**DOCUMENT PASSAGE**
※

Timmy Straw’s debut book of poetry opens with a description of the Thomas salto, a gymnastics move so dangerous to execute that in 2017 it was banned from the international rulebook known as the Code of Points. It’s a fast and fluid happening—the gymnast enters through a round off into a 1½ backflip in a tucked, piked, or straight position with 1½ twists, and dismounts in a somersault facing forward—“like a salmon throwing itself up a waterfall,” (15) Straw writes. Archival videos show that the move requires a committed kind of force, and is usually executed by men; this force carries through The Thomas Salto, a lethal threat barely disguised by the book’s music. Through these modes, Straw is able to capture the residual frequency of so much precarity, which permeates their work like static in telephone wires.

※

Stored data entries:
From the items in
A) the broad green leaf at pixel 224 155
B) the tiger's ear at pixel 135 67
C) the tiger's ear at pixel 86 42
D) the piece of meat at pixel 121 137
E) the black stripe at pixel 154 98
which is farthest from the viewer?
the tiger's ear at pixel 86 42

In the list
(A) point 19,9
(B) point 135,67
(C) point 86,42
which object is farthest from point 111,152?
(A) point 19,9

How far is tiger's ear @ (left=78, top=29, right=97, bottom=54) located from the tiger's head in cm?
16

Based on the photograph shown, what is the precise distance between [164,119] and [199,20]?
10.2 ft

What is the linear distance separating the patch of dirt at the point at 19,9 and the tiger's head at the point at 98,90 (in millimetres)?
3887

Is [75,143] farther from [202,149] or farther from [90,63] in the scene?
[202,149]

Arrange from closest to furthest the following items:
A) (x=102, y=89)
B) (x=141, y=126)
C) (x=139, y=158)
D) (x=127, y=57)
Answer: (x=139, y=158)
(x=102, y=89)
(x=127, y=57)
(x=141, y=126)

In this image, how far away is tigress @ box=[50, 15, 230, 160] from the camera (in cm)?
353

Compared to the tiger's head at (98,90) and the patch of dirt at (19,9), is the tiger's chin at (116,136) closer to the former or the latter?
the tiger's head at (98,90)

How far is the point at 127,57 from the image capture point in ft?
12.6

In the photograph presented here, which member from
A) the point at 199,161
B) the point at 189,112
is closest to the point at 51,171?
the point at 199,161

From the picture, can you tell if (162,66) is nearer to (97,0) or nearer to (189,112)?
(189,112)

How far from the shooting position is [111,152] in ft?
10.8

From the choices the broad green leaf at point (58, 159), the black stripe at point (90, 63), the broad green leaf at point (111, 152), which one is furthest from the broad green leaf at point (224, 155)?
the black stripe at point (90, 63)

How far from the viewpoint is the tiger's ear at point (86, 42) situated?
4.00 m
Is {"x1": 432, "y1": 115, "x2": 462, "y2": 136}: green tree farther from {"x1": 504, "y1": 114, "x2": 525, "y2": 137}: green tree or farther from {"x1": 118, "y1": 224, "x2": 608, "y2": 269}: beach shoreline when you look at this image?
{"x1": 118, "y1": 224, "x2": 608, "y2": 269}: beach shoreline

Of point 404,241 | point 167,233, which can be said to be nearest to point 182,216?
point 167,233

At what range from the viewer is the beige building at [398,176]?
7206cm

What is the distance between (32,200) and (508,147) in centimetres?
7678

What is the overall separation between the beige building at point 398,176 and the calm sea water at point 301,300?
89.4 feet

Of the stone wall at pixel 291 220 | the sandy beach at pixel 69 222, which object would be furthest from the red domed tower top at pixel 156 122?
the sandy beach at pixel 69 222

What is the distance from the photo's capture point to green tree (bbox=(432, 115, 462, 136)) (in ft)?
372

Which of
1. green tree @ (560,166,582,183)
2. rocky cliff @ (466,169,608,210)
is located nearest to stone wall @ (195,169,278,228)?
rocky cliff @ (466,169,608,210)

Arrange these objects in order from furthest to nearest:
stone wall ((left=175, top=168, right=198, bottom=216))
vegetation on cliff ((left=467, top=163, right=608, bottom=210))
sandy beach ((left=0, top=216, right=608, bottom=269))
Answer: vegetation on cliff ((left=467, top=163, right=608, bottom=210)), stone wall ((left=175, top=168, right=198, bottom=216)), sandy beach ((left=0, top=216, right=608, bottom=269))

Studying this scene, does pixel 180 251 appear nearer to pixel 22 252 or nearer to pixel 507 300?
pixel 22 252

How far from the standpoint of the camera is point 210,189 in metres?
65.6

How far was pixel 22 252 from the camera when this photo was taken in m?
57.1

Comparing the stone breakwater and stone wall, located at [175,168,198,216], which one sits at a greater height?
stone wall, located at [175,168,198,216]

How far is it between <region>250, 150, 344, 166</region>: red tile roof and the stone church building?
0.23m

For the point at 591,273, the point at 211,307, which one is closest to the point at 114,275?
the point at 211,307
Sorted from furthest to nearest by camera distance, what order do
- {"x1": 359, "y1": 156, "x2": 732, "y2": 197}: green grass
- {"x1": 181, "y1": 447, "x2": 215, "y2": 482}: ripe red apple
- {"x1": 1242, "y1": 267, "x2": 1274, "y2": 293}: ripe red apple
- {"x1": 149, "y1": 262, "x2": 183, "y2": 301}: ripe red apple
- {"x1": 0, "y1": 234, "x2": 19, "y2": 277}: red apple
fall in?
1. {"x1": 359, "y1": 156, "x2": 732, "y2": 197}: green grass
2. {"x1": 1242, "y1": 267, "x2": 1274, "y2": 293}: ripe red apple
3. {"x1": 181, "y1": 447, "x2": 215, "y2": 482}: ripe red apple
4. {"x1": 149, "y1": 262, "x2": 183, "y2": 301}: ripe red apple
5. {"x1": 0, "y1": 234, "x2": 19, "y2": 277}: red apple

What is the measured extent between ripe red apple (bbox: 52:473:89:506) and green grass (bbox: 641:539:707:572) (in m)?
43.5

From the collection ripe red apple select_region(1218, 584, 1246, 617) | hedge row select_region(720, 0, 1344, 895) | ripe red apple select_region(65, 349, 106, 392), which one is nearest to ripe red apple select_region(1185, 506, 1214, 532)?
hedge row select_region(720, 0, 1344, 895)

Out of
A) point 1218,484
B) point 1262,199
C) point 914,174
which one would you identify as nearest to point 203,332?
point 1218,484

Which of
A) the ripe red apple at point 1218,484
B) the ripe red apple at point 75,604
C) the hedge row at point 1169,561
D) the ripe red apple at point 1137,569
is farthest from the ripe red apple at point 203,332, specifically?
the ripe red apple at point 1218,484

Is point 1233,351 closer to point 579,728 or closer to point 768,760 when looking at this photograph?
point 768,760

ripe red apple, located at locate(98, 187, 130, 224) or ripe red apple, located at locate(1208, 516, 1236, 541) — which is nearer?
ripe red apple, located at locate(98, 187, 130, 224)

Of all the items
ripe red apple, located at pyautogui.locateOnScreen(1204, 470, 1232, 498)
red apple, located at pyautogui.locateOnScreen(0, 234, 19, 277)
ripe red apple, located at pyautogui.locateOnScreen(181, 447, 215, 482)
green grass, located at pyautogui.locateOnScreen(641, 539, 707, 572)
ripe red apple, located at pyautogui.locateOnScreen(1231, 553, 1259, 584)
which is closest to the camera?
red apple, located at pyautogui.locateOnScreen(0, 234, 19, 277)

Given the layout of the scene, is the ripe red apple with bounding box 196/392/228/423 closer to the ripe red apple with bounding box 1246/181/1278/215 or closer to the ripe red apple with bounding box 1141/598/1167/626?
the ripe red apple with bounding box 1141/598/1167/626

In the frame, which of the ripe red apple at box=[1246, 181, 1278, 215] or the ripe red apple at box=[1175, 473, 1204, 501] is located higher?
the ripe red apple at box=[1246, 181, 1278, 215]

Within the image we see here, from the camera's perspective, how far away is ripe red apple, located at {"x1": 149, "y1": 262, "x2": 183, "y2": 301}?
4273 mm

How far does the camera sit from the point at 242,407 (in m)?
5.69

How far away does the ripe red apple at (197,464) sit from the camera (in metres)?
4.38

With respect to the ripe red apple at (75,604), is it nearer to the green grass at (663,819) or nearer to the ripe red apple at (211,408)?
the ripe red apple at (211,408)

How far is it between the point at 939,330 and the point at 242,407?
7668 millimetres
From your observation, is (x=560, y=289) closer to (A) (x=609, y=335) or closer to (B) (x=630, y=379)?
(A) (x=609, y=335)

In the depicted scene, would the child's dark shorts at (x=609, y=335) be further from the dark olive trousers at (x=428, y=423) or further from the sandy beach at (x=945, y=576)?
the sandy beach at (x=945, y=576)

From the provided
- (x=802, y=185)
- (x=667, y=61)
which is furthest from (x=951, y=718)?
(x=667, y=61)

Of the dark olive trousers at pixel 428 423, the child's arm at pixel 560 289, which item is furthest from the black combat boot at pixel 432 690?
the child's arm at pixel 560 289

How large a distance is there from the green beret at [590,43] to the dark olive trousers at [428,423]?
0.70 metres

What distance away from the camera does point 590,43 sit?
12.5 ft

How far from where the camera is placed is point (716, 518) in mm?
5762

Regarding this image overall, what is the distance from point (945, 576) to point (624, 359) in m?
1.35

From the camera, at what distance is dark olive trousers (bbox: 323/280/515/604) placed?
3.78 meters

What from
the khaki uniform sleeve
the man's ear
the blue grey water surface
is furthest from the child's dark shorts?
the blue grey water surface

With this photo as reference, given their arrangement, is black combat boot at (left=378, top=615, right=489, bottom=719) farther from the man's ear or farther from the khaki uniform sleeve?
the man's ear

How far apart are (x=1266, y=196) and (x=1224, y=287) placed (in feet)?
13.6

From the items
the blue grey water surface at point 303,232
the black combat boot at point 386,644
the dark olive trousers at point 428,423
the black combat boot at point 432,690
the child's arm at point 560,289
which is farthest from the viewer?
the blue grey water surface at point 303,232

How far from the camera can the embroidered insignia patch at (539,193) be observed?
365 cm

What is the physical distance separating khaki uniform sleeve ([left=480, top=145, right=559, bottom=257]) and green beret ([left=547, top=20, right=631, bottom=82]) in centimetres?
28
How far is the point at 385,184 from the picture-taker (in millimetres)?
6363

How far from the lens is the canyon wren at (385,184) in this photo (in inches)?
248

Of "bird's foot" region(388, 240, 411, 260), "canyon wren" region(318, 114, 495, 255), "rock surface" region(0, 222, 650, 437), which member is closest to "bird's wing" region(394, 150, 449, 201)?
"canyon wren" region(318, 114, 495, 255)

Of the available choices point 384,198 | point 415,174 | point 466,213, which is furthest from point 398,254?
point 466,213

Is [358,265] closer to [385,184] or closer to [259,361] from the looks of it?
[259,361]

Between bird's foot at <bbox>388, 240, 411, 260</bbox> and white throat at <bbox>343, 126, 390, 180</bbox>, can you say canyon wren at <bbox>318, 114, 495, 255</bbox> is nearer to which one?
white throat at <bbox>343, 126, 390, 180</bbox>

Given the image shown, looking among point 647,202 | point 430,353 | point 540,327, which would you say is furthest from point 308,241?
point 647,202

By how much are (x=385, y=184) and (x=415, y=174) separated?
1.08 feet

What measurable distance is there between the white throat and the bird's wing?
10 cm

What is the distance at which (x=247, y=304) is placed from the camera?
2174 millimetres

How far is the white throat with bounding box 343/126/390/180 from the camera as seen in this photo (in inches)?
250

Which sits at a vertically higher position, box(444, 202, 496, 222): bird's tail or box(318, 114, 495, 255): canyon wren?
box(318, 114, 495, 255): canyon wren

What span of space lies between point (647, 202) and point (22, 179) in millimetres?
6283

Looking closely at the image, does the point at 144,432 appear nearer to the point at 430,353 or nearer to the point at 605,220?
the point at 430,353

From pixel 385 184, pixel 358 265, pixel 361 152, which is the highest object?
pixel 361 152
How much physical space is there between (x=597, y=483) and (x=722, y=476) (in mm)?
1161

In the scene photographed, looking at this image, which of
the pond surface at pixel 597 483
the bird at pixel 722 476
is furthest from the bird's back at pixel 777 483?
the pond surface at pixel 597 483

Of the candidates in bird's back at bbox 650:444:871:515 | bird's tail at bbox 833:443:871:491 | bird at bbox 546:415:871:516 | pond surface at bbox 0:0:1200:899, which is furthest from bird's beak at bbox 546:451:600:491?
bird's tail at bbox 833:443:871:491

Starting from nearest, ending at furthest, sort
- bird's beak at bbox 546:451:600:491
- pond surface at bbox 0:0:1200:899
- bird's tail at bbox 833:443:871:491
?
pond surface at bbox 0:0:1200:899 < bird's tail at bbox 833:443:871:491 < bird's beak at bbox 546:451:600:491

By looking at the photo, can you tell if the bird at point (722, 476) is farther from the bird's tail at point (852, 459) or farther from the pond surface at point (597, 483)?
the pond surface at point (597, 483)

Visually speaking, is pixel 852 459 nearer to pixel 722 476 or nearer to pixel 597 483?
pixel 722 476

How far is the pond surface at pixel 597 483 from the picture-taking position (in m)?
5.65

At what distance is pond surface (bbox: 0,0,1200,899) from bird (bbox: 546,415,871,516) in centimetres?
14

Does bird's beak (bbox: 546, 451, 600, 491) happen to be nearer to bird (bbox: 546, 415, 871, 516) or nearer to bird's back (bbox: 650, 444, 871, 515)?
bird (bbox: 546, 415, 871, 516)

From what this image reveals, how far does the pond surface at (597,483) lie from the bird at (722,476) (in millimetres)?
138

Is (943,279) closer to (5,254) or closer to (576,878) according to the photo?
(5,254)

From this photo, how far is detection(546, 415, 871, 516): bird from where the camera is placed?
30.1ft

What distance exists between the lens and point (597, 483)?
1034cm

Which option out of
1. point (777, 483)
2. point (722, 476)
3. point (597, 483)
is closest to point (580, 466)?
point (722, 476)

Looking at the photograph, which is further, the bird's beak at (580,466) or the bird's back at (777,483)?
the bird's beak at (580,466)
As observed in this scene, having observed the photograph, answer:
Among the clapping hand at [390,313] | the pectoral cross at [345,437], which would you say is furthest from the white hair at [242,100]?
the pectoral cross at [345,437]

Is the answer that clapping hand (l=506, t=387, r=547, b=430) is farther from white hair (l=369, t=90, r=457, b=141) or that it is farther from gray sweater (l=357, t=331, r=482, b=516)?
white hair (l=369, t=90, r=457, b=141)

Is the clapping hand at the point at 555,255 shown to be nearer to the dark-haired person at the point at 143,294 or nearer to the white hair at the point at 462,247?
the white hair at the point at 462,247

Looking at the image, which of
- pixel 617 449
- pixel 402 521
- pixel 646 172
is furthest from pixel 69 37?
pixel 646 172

※

**BRIEF 1**
Duplicate the portion of the poetry review between "Timmy Straw’s debut" and "in telephone wires.", inclusive.
**BRIEF 2**
According to the poetry review, in what year was the Thomas salto banned from the Code of Points?
**BRIEF 3**
Supply the next part of the poetry review on The Thomas Salto, picking up after its final sentence.

**FINAL ANSWER 1**
Timmy Straw’s debut book of poetry opens with a description of the Thomas salto, a gymnastics move so dangerous to execute that in 2017 it was banned from the international rulebook known as the Code of Points. It’s a fast and fluid happening—the gymnast enters through a round off into a 1½ backflip in a tucked, piked, or straight position with 1½ twists, and dismounts in a somersault facing forward—“like a salmon throwing itself up a waterfall,” (15) Straw writes. Archival videos show that the move requires a committed kind of force, and is usually executed by men; this force carries through The Thomas Salto, a lethal threat barely disguised by the book’s music. Through these modes, Straw is able to capture the residual frequency of so much precarity, which permeates their work like static in telephone wires.

**FINAL ANSWER 2**
2017

**FINAL ANSWER 3**
The book, which tunes the eighties—Gorbachev, the Iran Contra affair, AIDS, the war on drugs—to the frequency of the present, is punctuated by “translations” of Reagan’s speeches into poetry: on the right side of the page, Straw pulls fragments from the speeches and shifts the order of phrases to present a new logic, while directly across, on the left side of the page, they present their translation of sorts. In other contexts, Straw translates from Russian, one of the few biographical details I could find about them on the internet.

Before we conducted our conversation in a collaborative Google Doc—where we discussed citational practice, the engine of anxiety, and what it means to write without considering yourself a writer—I called Straw on the phone. Having heard them read their poem “Copernicus” on Poem-a-Day, I anticipated their tone: quick, prudent, and gentle. I thought: to hear their voice is to understand the stakes of their work.

Note: Edy Guy is an Assistant Editor at Fonograf Editions, which published The Thomas Salto.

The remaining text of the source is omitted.